Dr Valentina Mosienko, one of the lead authors of the study from the University of Bristol, said: “Stress can trigger a range of neuropsychiatric disorders resulting from an unfavorable combination of genetic and environmental factors. While low levels of stress are compensated by the natural adaptability of the brain, severe or prolonged traumatic experiences can overcome stress tolerance mechanisms and lead to the development of pathological conditions such as depression or anxiety.
“MiRNAs are in a strategic position to control complex neuropsychiatric disorders such as anxiety. But the molecular and cellular mechanisms by which they regulate stress tolerance and sensitivity are largely unknown.

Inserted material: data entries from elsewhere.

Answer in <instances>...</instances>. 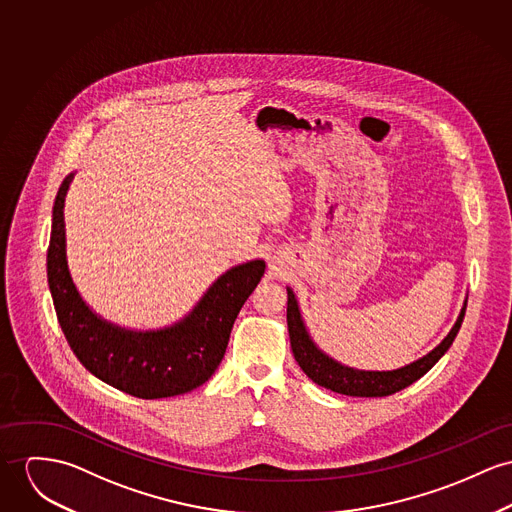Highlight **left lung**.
<instances>
[{
	"label": "left lung",
	"mask_w": 512,
	"mask_h": 512,
	"mask_svg": "<svg viewBox=\"0 0 512 512\" xmlns=\"http://www.w3.org/2000/svg\"><path fill=\"white\" fill-rule=\"evenodd\" d=\"M466 315V308H462L460 317L452 331L446 335V339L423 358L417 362L403 366L399 370L392 372H362V370H353L349 366H343L329 358L327 354L321 353L310 339L304 321L300 317L298 302L288 288V308H286V323H288V333H290V345L296 362L300 368L306 372L310 380H314L317 386L327 388L335 394L353 395V397H384L392 395L413 382H417L421 376H425L434 364L440 360V356L450 349L454 343L462 321Z\"/></svg>",
	"instance_id": "obj_1"
}]
</instances>
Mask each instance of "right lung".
Wrapping results in <instances>:
<instances>
[{
	"instance_id": "obj_1",
	"label": "right lung",
	"mask_w": 512,
	"mask_h": 512,
	"mask_svg": "<svg viewBox=\"0 0 512 512\" xmlns=\"http://www.w3.org/2000/svg\"><path fill=\"white\" fill-rule=\"evenodd\" d=\"M74 175L58 189L46 276L58 323L79 362L99 380L124 394L159 399L202 386L220 366L237 314L265 273L249 261L220 276L181 323L161 331H126L103 321L81 300L66 261L64 200Z\"/></svg>"
}]
</instances>
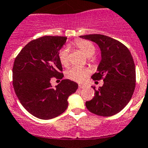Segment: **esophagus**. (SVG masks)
I'll list each match as a JSON object with an SVG mask.
<instances>
[{
	"mask_svg": "<svg viewBox=\"0 0 148 148\" xmlns=\"http://www.w3.org/2000/svg\"><path fill=\"white\" fill-rule=\"evenodd\" d=\"M78 87H79V89H83V88H84V86L83 84H79Z\"/></svg>",
	"mask_w": 148,
	"mask_h": 148,
	"instance_id": "34e87169",
	"label": "esophagus"
}]
</instances>
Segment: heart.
Wrapping results in <instances>:
<instances>
[{
	"label": "heart",
	"instance_id": "obj_1",
	"mask_svg": "<svg viewBox=\"0 0 148 148\" xmlns=\"http://www.w3.org/2000/svg\"><path fill=\"white\" fill-rule=\"evenodd\" d=\"M75 45L87 57H90L95 52V47L92 42L87 40H77L75 42ZM70 51L67 47H64L59 53V60L62 66L67 67L70 65V58H69ZM90 74V70L88 68L73 67L68 70L66 73V76L68 79L73 81L81 83L85 81Z\"/></svg>",
	"mask_w": 148,
	"mask_h": 148
}]
</instances>
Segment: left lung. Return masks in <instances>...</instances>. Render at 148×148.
Listing matches in <instances>:
<instances>
[{"instance_id": "left-lung-1", "label": "left lung", "mask_w": 148, "mask_h": 148, "mask_svg": "<svg viewBox=\"0 0 148 148\" xmlns=\"http://www.w3.org/2000/svg\"><path fill=\"white\" fill-rule=\"evenodd\" d=\"M80 37L97 43L102 59L91 78L103 80V85L96 90L86 107L95 114L110 116L119 113L128 103L136 86V70L131 52L126 46L103 34H89Z\"/></svg>"}]
</instances>
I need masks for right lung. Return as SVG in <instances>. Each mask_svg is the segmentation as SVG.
<instances>
[{
  "instance_id": "1",
  "label": "right lung",
  "mask_w": 148,
  "mask_h": 148,
  "mask_svg": "<svg viewBox=\"0 0 148 148\" xmlns=\"http://www.w3.org/2000/svg\"><path fill=\"white\" fill-rule=\"evenodd\" d=\"M66 36H44L29 42L14 59L12 84L22 106L34 116L49 120L63 113L67 98L75 92L78 84L63 79L53 88L51 80L62 79L59 51Z\"/></svg>"
}]
</instances>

“The miR483-5p/Pgap2 pathway that we identified in this study, whose activation exerts anti-anxiety effects, has great potential for developing anti-anxiety therapies for complex psychiatric disorders in humans.”
The discovery was published today in communication with nature.
Source: I News
I’m Raymond Molina, a professional writer and journalist with over 5 years of experience in the media industry. I currently work for 24 News Reporters, where I write for the health section of their news website. In my role, I am responsible for researching and writing stories on current health trends and issues. My articles are often seen as thought-provoking pieces that provide valuable insight into the state of society’s wellbeing.